Er zijn nog een paar heikele punten. De met atoomkoppen bewapende duikboten zijn verouderd, maar algemene besparingen doorvoeren terwijl je veel geld uitgeeft aan defensie, is moeilijk verkoopbaar. Ook de modernisering van verouderde kerncentrales en de bouw van nieuwe zijn geen populaire maatregelen, zelfs niet als het écht de enige manier is om de Kyoto-normen te halen.

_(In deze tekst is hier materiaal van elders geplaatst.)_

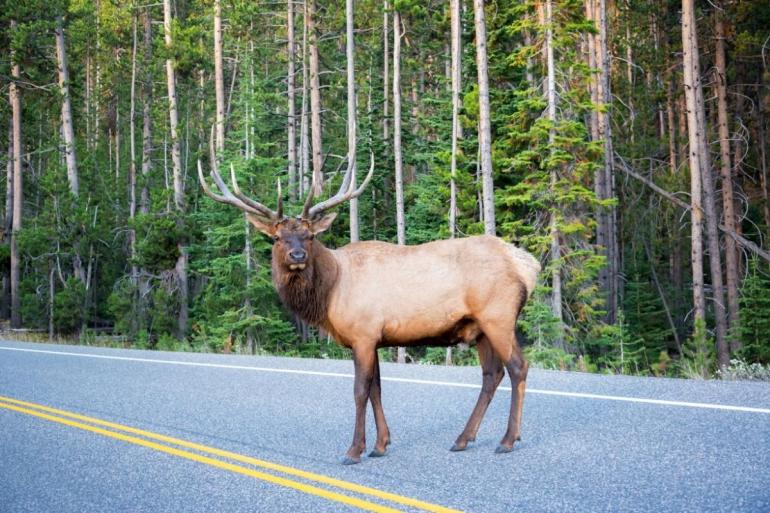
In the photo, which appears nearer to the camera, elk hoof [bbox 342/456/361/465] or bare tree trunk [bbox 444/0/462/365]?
elk hoof [bbox 342/456/361/465]

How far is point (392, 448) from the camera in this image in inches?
241

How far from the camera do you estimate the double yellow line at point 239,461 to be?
4.52 m

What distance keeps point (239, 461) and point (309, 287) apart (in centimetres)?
146

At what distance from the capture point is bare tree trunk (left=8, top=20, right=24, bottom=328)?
31.0 metres

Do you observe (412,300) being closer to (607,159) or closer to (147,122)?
(607,159)

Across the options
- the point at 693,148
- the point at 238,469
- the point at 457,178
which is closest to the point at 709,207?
the point at 693,148

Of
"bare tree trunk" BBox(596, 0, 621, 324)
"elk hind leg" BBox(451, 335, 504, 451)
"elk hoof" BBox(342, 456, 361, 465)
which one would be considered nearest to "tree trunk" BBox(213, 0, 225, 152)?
"bare tree trunk" BBox(596, 0, 621, 324)

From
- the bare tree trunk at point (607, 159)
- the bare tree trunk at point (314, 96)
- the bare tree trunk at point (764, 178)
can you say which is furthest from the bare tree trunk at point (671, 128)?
the bare tree trunk at point (314, 96)

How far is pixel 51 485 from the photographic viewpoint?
17.5 feet

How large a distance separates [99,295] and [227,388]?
96.6ft

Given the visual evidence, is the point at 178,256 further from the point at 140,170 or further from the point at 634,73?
the point at 634,73

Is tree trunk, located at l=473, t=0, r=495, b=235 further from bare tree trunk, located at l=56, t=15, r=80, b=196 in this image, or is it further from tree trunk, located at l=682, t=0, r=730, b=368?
bare tree trunk, located at l=56, t=15, r=80, b=196

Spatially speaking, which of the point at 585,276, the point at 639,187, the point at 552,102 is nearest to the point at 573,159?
the point at 552,102

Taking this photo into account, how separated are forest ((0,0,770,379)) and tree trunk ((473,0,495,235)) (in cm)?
6
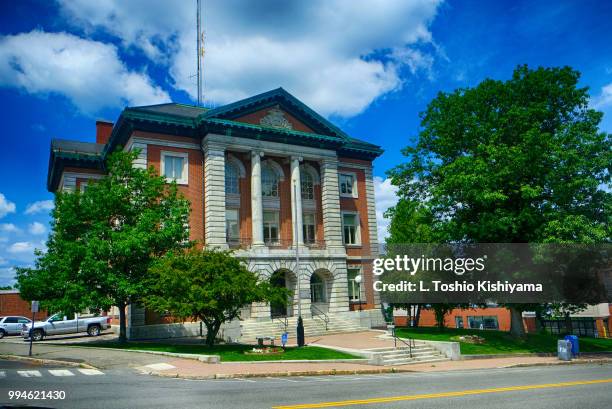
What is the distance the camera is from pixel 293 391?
523 inches

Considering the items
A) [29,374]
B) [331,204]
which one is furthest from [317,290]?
[29,374]

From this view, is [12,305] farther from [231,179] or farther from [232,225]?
[231,179]

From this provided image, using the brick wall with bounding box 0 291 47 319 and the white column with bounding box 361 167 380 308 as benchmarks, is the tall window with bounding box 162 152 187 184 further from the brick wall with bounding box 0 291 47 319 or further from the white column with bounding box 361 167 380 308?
the brick wall with bounding box 0 291 47 319

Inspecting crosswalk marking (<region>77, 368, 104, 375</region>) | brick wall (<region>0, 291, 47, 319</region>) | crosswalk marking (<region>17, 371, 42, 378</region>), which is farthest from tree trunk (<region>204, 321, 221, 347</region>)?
brick wall (<region>0, 291, 47, 319</region>)

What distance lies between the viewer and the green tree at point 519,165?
84.9ft

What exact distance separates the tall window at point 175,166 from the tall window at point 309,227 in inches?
412

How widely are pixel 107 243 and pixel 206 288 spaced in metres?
6.42

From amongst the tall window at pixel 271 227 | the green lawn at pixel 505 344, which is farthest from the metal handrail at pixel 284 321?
the green lawn at pixel 505 344

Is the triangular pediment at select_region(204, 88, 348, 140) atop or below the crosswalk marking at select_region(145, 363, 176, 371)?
atop

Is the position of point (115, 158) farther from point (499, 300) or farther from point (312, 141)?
point (499, 300)

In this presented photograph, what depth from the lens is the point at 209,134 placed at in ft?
117

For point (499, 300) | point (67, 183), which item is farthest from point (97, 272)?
point (499, 300)

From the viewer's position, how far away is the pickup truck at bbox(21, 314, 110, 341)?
32.4m

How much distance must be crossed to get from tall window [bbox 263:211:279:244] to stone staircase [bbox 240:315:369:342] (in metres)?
6.50
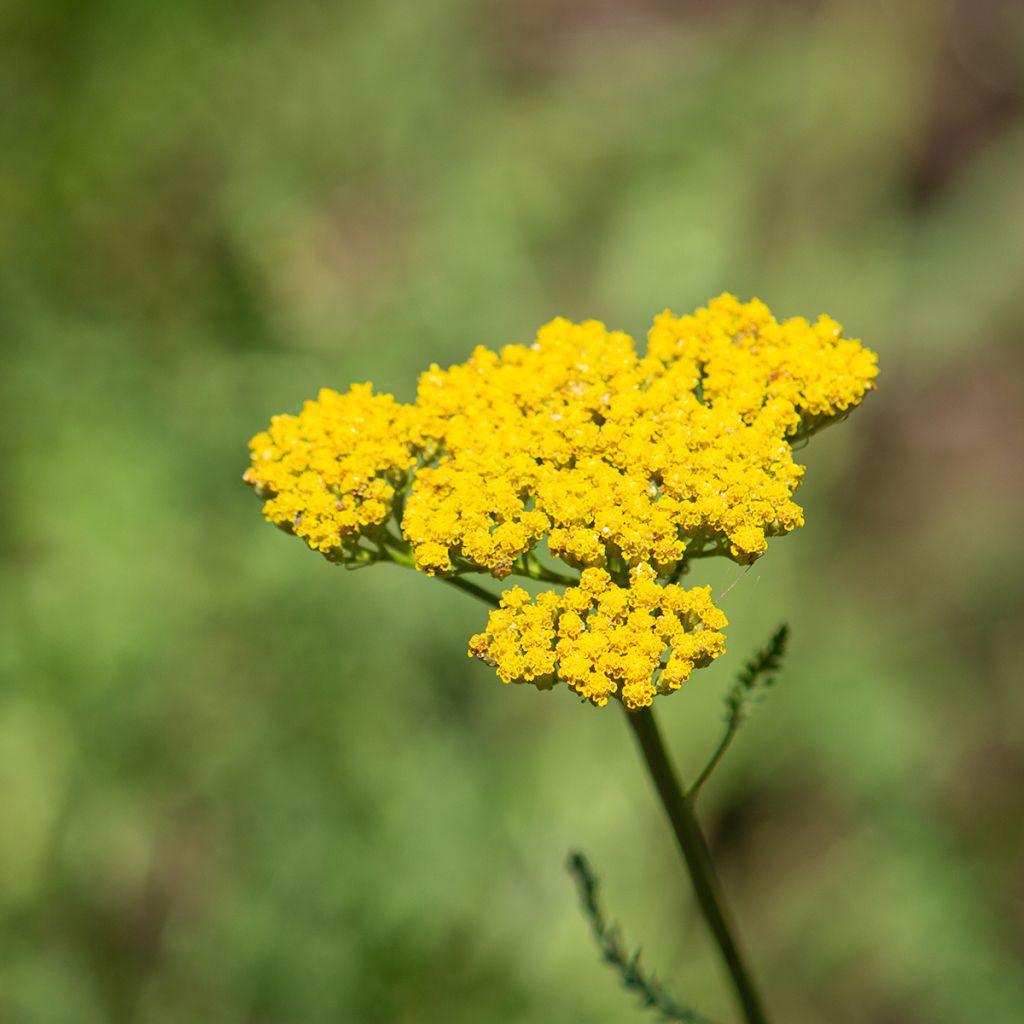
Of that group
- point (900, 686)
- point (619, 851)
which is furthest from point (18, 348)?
point (900, 686)

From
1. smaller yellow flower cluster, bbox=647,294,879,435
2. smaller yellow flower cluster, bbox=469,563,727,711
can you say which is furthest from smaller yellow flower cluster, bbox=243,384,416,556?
smaller yellow flower cluster, bbox=647,294,879,435

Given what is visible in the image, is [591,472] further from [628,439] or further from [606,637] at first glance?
[606,637]

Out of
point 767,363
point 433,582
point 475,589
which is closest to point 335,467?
point 475,589

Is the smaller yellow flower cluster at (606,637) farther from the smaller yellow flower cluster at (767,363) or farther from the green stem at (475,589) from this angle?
the smaller yellow flower cluster at (767,363)

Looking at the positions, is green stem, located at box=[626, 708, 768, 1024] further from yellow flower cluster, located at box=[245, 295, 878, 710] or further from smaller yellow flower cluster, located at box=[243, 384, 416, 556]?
smaller yellow flower cluster, located at box=[243, 384, 416, 556]

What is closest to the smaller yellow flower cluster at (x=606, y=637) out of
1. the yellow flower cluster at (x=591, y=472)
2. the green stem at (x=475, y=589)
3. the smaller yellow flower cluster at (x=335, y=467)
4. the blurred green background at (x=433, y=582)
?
the yellow flower cluster at (x=591, y=472)

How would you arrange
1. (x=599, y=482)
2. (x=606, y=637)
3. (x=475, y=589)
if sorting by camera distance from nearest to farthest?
(x=606, y=637)
(x=599, y=482)
(x=475, y=589)

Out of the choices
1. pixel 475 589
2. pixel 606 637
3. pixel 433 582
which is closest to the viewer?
pixel 606 637
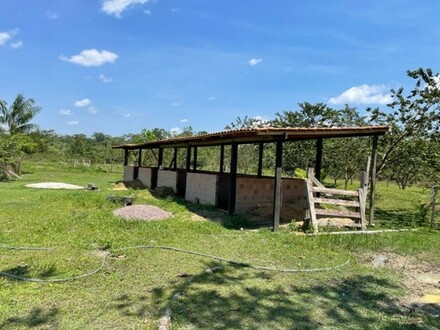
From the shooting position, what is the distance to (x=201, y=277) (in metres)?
5.11

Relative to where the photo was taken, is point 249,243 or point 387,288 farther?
point 249,243

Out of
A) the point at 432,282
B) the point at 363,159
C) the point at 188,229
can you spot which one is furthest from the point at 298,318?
the point at 363,159

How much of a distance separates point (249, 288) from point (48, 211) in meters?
7.21

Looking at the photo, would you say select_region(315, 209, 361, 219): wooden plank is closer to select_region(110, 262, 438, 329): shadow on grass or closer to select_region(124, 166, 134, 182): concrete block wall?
select_region(110, 262, 438, 329): shadow on grass

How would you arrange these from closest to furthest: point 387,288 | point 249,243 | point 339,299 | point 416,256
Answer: point 339,299, point 387,288, point 416,256, point 249,243

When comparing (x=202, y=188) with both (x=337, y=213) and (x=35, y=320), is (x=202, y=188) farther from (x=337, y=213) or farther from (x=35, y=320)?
(x=35, y=320)

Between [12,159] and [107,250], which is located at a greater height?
[12,159]

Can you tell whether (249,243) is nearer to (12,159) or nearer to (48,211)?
(48,211)

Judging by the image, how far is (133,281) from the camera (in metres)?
4.84

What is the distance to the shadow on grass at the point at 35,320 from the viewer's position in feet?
11.6

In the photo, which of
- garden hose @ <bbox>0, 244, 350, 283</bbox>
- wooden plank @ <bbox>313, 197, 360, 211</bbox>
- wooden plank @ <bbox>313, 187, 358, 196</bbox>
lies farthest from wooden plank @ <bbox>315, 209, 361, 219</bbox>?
garden hose @ <bbox>0, 244, 350, 283</bbox>

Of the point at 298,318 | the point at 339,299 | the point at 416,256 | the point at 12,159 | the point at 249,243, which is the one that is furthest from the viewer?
the point at 12,159

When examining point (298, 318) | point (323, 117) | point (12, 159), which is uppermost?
point (323, 117)

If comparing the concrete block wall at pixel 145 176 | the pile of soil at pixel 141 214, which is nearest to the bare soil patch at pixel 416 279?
the pile of soil at pixel 141 214
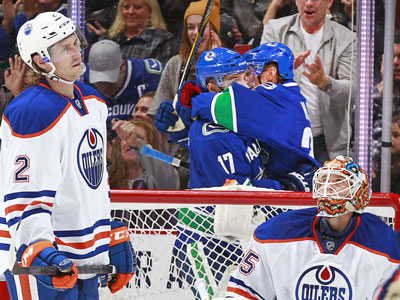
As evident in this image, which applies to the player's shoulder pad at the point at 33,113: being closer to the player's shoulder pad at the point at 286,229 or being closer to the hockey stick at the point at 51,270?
the hockey stick at the point at 51,270

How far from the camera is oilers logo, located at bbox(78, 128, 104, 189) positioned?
2486mm

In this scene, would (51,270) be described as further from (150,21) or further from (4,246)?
(150,21)

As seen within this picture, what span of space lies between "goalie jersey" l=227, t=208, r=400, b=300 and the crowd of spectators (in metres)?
2.41

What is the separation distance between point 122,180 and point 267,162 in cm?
150

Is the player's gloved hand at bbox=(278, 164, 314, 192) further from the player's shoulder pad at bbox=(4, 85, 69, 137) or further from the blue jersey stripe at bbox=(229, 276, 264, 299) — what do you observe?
the player's shoulder pad at bbox=(4, 85, 69, 137)

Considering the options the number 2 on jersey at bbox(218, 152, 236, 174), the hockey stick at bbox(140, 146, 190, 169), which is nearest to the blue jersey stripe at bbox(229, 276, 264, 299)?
the number 2 on jersey at bbox(218, 152, 236, 174)

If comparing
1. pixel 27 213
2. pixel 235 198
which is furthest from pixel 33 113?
pixel 235 198

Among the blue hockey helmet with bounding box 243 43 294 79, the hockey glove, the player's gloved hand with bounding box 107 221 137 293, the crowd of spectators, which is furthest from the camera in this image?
the crowd of spectators

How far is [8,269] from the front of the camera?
2.52 m

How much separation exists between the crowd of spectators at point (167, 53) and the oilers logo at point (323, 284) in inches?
95.7

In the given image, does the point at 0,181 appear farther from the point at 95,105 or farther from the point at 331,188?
the point at 331,188

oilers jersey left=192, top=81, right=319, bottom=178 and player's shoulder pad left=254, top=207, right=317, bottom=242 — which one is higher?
oilers jersey left=192, top=81, right=319, bottom=178

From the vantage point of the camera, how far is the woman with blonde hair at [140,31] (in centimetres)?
532

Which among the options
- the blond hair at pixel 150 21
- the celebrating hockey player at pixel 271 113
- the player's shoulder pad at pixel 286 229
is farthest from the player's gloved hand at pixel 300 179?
the blond hair at pixel 150 21
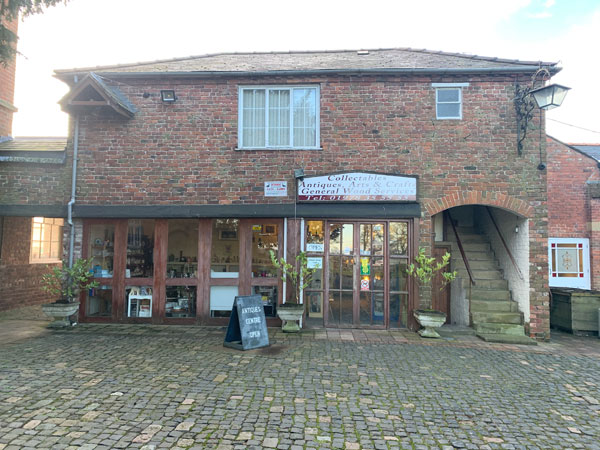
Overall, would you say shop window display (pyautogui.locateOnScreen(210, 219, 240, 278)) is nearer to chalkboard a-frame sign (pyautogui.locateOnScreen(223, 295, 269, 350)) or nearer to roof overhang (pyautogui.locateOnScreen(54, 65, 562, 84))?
chalkboard a-frame sign (pyautogui.locateOnScreen(223, 295, 269, 350))

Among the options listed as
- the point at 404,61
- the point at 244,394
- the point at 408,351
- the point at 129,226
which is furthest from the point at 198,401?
the point at 404,61

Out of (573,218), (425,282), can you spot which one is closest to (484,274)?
(425,282)

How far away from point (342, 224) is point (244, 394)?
4485 millimetres

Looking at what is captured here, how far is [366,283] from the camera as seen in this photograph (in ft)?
26.8

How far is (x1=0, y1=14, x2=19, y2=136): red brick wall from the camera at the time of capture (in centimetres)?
1051

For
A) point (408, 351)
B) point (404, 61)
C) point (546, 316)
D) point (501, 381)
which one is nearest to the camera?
point (501, 381)

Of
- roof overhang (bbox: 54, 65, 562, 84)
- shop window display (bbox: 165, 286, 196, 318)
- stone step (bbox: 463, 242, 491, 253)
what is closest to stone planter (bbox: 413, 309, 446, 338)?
stone step (bbox: 463, 242, 491, 253)

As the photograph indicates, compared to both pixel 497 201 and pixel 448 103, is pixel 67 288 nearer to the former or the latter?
pixel 448 103

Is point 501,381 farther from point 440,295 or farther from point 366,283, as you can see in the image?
point 440,295

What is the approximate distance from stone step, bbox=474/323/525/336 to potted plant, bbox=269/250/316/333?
375 cm

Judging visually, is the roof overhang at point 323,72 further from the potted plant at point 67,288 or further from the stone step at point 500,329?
the stone step at point 500,329

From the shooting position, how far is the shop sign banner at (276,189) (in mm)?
8180

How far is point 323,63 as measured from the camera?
9.07 metres

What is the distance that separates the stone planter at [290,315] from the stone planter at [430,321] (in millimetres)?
2425
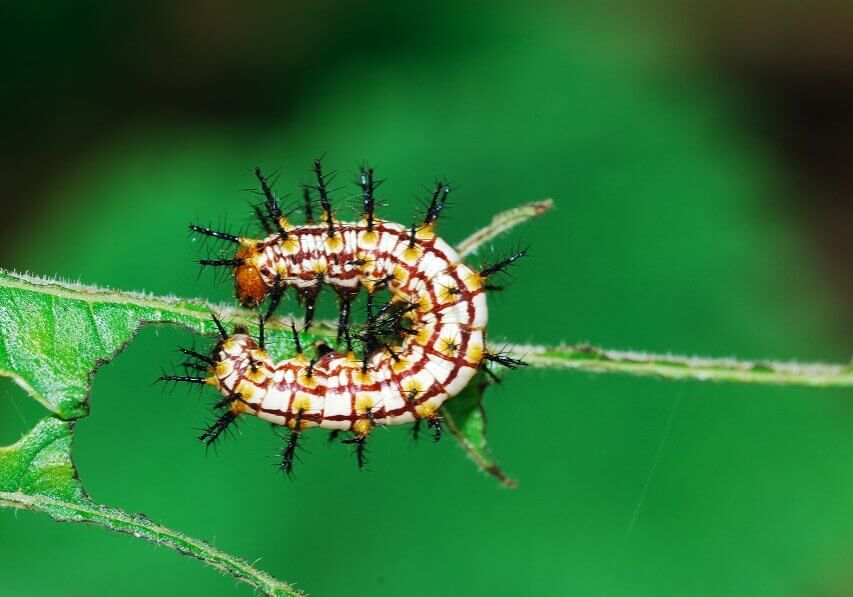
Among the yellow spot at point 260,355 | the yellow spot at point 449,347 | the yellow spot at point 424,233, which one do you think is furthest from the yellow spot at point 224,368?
the yellow spot at point 424,233

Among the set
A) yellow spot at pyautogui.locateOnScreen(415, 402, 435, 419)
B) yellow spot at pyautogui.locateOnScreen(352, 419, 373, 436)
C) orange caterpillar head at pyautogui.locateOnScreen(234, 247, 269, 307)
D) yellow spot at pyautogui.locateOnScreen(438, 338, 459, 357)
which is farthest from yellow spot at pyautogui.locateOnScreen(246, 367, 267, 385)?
yellow spot at pyautogui.locateOnScreen(438, 338, 459, 357)

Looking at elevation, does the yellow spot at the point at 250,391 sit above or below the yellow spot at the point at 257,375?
below

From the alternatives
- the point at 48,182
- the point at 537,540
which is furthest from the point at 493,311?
the point at 48,182

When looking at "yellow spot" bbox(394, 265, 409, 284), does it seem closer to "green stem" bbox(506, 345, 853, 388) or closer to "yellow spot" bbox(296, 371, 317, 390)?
"yellow spot" bbox(296, 371, 317, 390)

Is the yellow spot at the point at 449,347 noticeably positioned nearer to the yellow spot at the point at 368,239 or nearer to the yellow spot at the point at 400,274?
the yellow spot at the point at 400,274

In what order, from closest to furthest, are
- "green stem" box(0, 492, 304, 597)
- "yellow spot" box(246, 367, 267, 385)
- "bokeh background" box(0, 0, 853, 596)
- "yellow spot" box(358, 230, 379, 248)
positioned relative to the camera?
"green stem" box(0, 492, 304, 597)
"yellow spot" box(246, 367, 267, 385)
"yellow spot" box(358, 230, 379, 248)
"bokeh background" box(0, 0, 853, 596)

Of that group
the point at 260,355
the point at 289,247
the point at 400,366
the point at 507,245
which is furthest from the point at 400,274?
the point at 507,245

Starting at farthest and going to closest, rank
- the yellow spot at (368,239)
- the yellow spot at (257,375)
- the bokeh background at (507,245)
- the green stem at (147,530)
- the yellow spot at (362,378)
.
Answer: the bokeh background at (507,245)
the yellow spot at (368,239)
the yellow spot at (362,378)
the yellow spot at (257,375)
the green stem at (147,530)
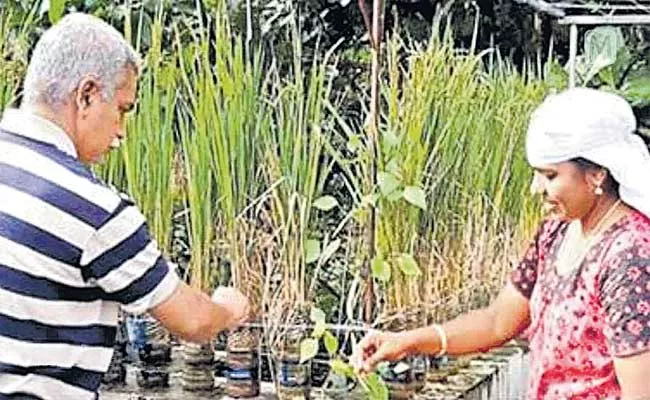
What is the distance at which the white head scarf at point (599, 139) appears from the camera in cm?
184

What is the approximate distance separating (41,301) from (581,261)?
80 cm

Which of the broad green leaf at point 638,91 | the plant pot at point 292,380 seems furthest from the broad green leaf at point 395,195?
the broad green leaf at point 638,91

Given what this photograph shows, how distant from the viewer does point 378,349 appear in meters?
2.17

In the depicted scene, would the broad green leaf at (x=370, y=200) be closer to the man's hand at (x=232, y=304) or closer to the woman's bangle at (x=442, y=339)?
the woman's bangle at (x=442, y=339)

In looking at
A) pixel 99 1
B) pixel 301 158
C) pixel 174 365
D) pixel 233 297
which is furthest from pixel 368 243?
pixel 99 1

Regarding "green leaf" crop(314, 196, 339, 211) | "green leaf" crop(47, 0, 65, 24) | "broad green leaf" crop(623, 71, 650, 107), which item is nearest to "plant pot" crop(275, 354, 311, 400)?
"green leaf" crop(314, 196, 339, 211)

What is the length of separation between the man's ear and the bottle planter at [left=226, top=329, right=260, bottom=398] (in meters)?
0.97

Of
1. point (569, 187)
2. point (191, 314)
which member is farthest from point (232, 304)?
point (569, 187)

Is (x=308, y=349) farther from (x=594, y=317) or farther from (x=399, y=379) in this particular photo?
(x=594, y=317)

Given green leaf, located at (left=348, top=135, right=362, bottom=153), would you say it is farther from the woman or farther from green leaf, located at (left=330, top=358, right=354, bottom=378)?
the woman

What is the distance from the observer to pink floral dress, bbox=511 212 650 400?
1.76 metres

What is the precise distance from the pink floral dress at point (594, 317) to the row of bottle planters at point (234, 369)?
2.07 ft

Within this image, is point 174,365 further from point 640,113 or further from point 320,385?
point 640,113

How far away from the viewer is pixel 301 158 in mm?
2670
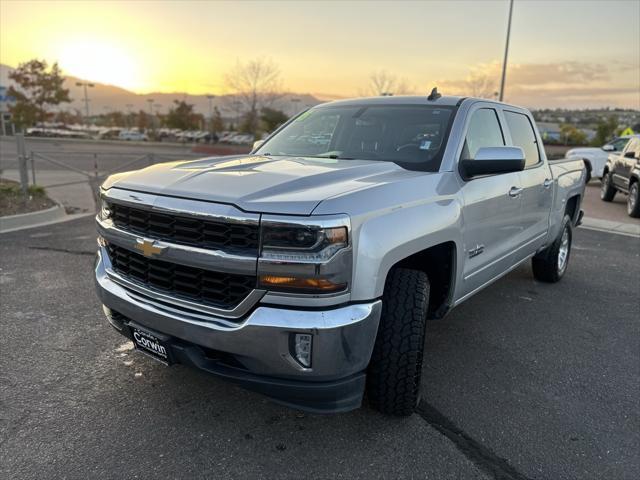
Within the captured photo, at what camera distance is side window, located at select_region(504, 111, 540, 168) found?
4533mm

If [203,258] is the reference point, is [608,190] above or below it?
below

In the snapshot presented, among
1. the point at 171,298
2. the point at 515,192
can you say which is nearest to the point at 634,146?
the point at 515,192

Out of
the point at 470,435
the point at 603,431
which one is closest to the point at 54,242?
the point at 470,435

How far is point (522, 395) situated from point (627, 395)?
734 mm

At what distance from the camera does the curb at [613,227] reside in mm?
9456

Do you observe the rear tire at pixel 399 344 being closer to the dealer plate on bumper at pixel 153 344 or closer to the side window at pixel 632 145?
the dealer plate on bumper at pixel 153 344

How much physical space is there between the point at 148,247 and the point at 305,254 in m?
0.90

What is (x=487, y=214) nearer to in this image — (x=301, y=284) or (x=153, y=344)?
(x=301, y=284)

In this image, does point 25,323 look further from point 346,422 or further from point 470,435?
point 470,435

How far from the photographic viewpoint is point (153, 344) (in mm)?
2627

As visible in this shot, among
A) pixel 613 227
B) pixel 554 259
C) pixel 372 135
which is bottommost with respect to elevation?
pixel 613 227

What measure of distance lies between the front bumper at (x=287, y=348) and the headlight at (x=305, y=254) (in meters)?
0.13

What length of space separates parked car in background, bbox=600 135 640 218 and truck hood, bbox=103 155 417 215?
10.6 m

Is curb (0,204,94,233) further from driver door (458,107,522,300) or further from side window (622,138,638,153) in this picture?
side window (622,138,638,153)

Een bijzonder probleem vormt Noord-Ierland. Ondanks alle jaren van vrede blijven de oude tegenstellingen er de agenda bepalen. Met de overwinning van de hardliners bij de jongste deelstaatverkiezingen lijkt een oplossing verder af dan ooit. Zeker nu de Engelse kiezers steeds meer gewonnen lijken voor een hereniging van heel Ierland, waardoor Londen van die zeer dure en vervelende provincie af is.

En dan is er de eigen partij. Al jaren smeult daar de ontevredenheid. Zeker bij de linkervleugel die de oude Labour-idealen verloren zag gaan, maar ook bij de grote groep die nooit bij de beslissingen betrokken wordt en enkel dient om – via een rigide partijdiscipline – braaf ja te stemmen. En ook bij de vakbonden, die een kans zien om hun macht te herstellen. Zolang alles goed ging, bleef het protest beperkt tot ontevreden gemopper. Nu het minder goed gaat en vooral nu Blairs gedoodverfde opvolger, minister van Financiën Gordon Brown, duidelijk klaar is om over te nemen, worden de eerste tekenen van een opstand zichtbaar. En dat is het allergevaarlijkste punt voor Blair.

Nu al belooft Blair dat hij voortaan beter zal luisteren naar ‘wat de mensen bezighoudt’. Maar de kans dat hij de boodschap graag zal horen, is bijzonder klein geworden.